*What is needed:* Reproduce every entry that follows word for word, omitting the pictures from your answer.

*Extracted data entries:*
##########

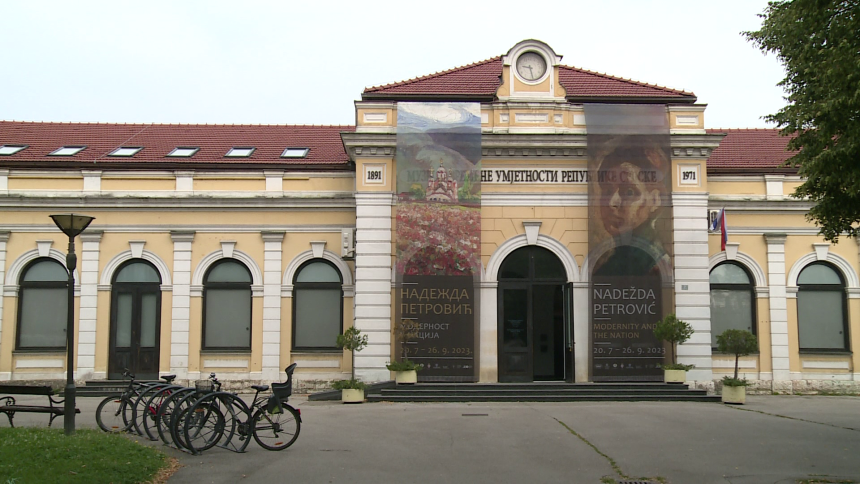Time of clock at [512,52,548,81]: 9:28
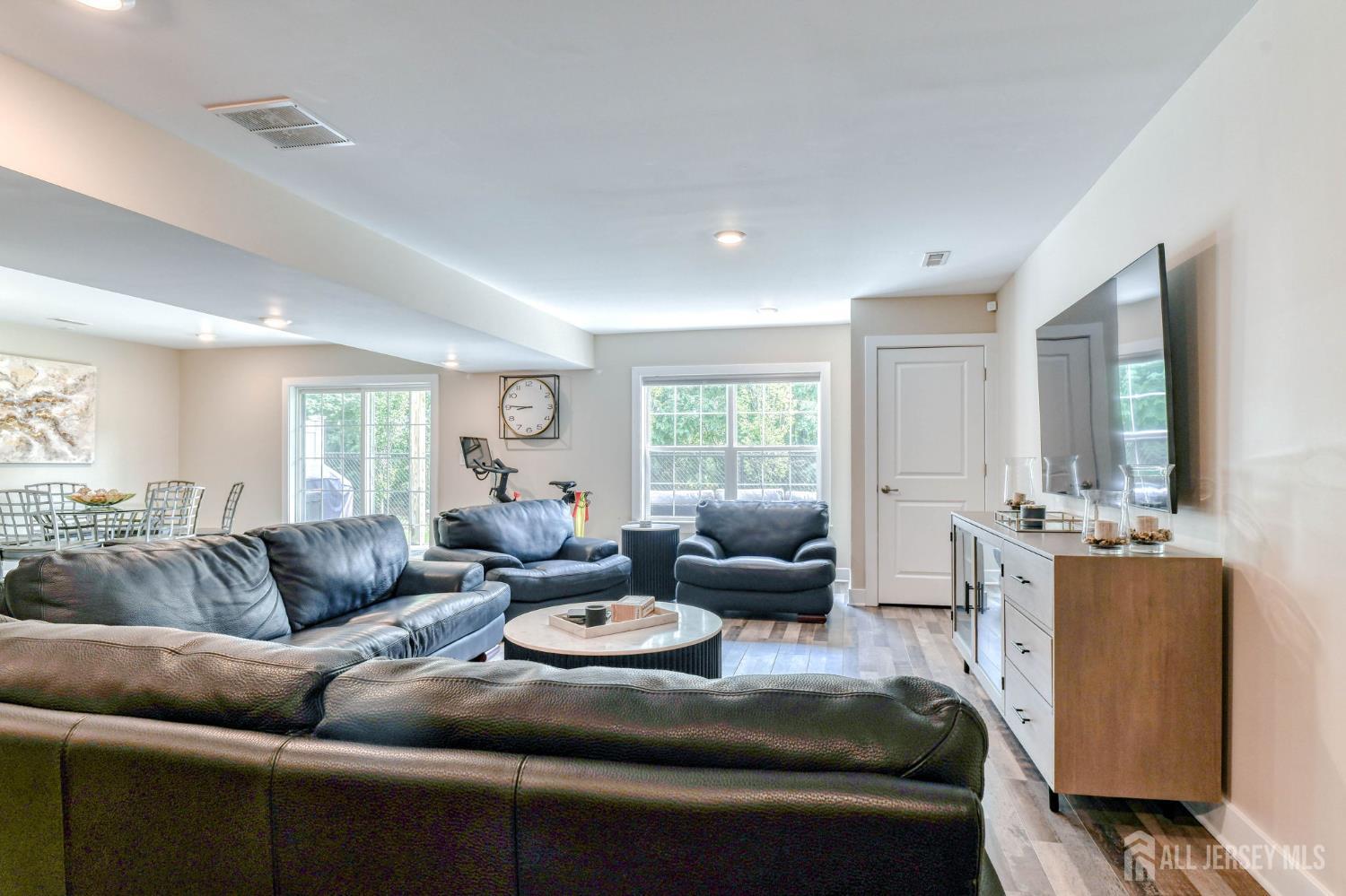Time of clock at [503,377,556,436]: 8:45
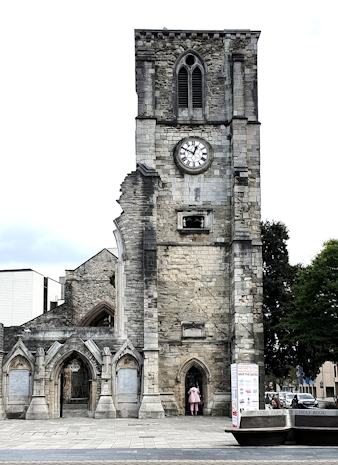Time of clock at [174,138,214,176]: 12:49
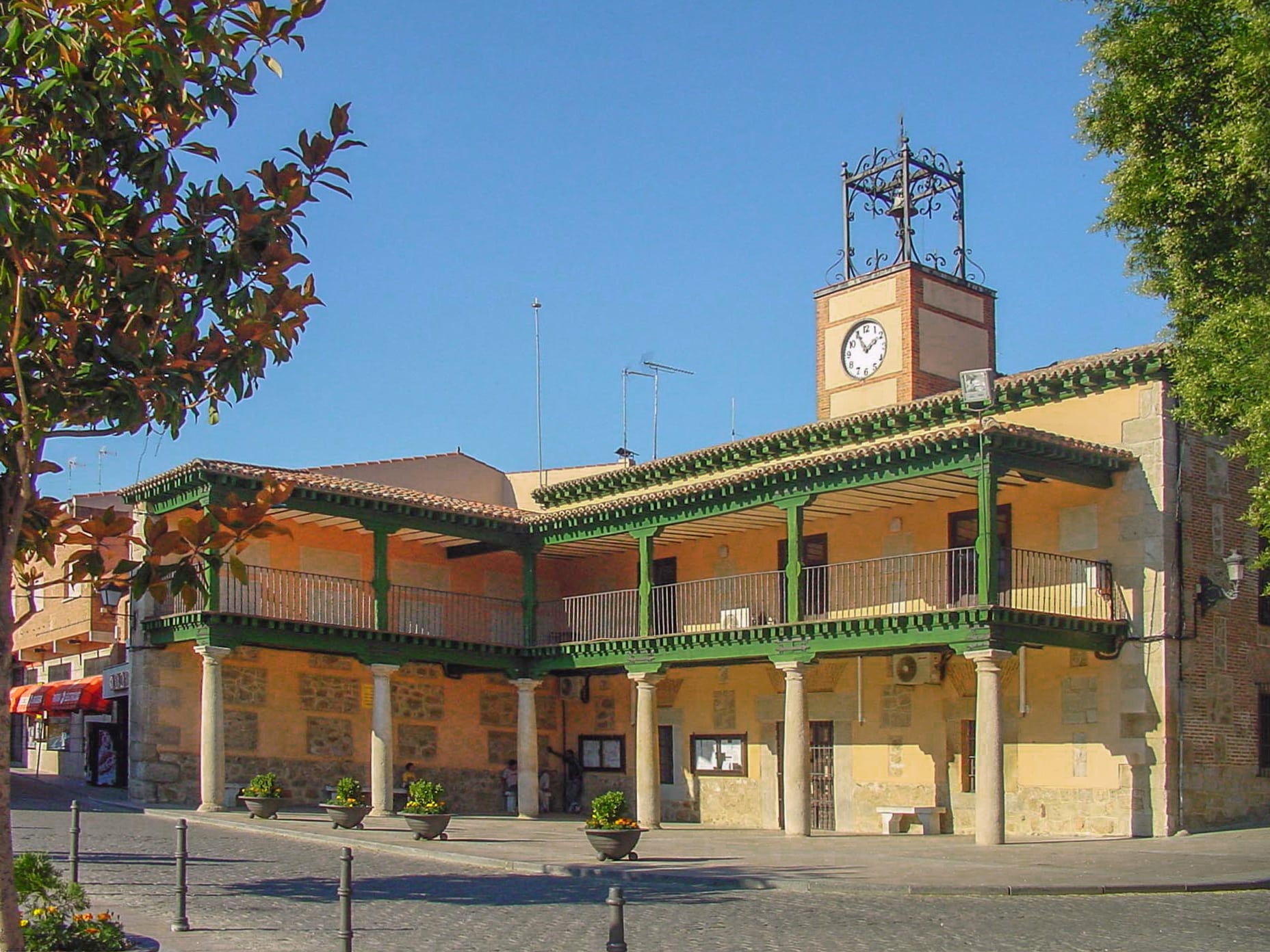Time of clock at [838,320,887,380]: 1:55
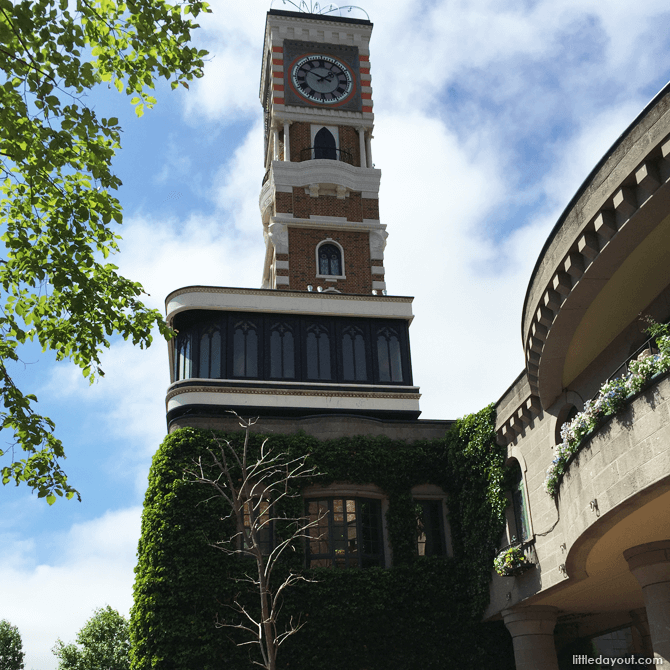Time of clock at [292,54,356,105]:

##########

*Task answer:*
Time of clock at [512,52,548,81]: 9:28
Time of clock at [503,377,556,436]: 8:45
Time of clock at [174,138,214,176]: 12:49
Time of clock at [838,320,887,380]: 1:55
Time of clock at [292,54,356,105]:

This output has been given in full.